TRY IT: Please transcribe the data below exactly. Leave the pictures out.

(PROVIDED MATERIAL Opens)

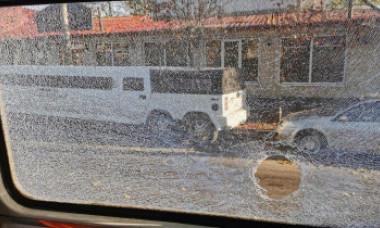Incident bizar și periculos în București. Apare o nouă ipoteză în cazul tramvaiului cu geamurile sparte în mers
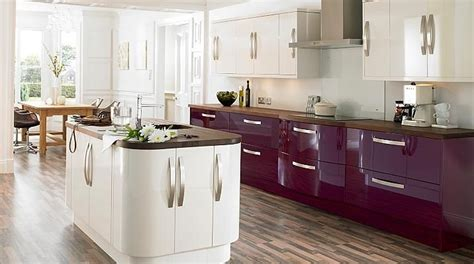 cream kitchen cabinet doors 25 best ideas about high gloss kitchen doors on pinterest
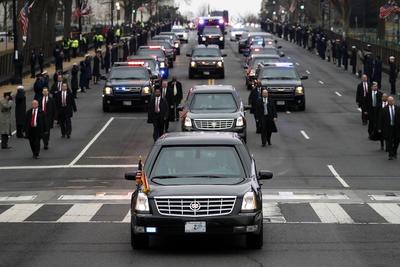 Acompañado de un fuerte dispositivo de seguridad, Trumpo recorrió las calles de Washington.
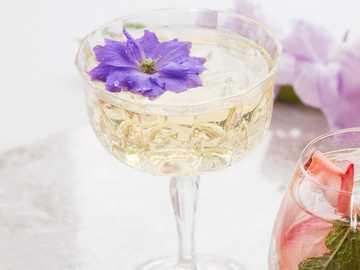 Bez czarny mus z przepisu - Czas przygotowania: mniej niż 3 minuty. Szkło: miska koktajlowa / flet szampana. Potrzebujesz: 1)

(PROVIDED MATERIAL Closes)

REPLY TO THE TASK:
Incident bizar și periculos în București. Apare o nouă ipoteză în cazul tramvaiului cu geamurile sparte în mers
 cream kitchen cabinet doors 25 best ideas about high gloss kitchen doors on pinterest
 Acompañado de un fuerte dispositivo de seguridad, Trumpo recorrió las calles de Washington.
 Bez czarny mus z przepisu - Czas przygotowania: mniej niż 3 minuty. Szkło: miska koktajlowa / flet szampana. Potrzebujesz: 1)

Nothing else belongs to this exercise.